Hélas, l'officier mécanicien de l'époque tenait
aux protocoles. Peu importe où il appelait, quiconque répondait
devait préciser le nom de la section, son grade et son nom, dans
cet ordre, par exemple, " 1re salle des machines, maître Untel
à l'appareil ", et attendre les ordres à exécuter.
Toujours est-il qu'un jour où le téléphone de Mac
a sonné et où Mac a répondu " O?oui ? ",
il est malheureusement tombé sur l'officier mécanicien,
qui s'est empressé de le réprimander. " Vous savez
comment je veux que les sections répondent au téléphone.
La prochaine fois, je veux que vous répondiez correctement! M'avez-vous
bien compris? "
Vraiment énervé, Mac a tout juste réussi à
dire " O-o-o-oui M-M-M-M'sieur ". Puis il a enchaîné
" M-M-M'sieur, p-p-p-puis-je a-a-a-jouter q-q-q-quelque ch-ch-chose
? ".
L'officier mécanicien a répondu " Certainement. Allez-y
".
Mac a déclaré " En c-c-c-as d-d-d-d'urgence, n-n-n'appelez
p-p-pas ici, p-p-parce q?q-que nous serions tous morts! ".
Les quelques derniers mots sont sortis précipitamment. L'officier
mécanicien m'a raconté l'incident et nous l'avons trouvé
bien drôle. Je ne sais pas si l'ingénieur mécanicien
a continué d'insister pour que Mac réponde correctement
ni même d'appeler régulièrement à sa section.
Ma carrière en mer a pris fin en septembre 1966 et je me suis
retrouvé au centre d'examens, au NCSM Stadacona. C'était
la nouvelle façon de faire les choses. À l'âge de
48 ou 49 ans, vous alliez finir vitre carrière à l'endroit
où vous prendriez votre retraite. Ainsi, vous pouviez établir
des contacts et vous préparer à intégrer le marché
du travail civil. Comme je comptais prendre ma retraite à Halifax,
j'ai donc été envoyé au NCSM Stadacona et j'y suis
resté jusqu'à l'âge de 50 ans.
Bref, en octobre 1969, j'ai atteint l'âge de la retraite obligatoire
pour les sous-officiers, à savoir 50 ans. Pour leur part, les officiers
commissionnés pouvaient rester jusqu'à 55 ans.

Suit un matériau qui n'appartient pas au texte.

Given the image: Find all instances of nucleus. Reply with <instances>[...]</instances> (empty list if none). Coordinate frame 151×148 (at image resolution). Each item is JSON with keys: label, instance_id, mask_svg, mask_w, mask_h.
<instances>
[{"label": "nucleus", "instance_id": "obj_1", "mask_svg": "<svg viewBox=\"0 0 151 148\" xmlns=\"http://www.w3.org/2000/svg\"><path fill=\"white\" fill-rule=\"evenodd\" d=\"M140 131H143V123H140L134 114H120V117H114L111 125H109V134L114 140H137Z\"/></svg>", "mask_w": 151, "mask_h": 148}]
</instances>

C'était la fin! Malgré la guerre et l'éloignement
de ma famille en temps de paix, j'ai adoré faire partie de la Marine
et je ne changerais rien à mon parcours, même si on m'en
donnais l'occasion.
J'ai navigué pendant la guerre et après la guerre avec
des hommes que je considère parmi les meilleurs que le Canada pourra
jamais former.
Voici le conseil que j'adresserais à quiconque songe à
s'enrôler dans la Marine, ou même dans les autres services
: sondez d'abord votre sens de l'humour; si vous constatez que vous en
êtes dépourvu, passez à autre chose, et si vous vous
en découvrez effectivement un, ne partez pas sans lui!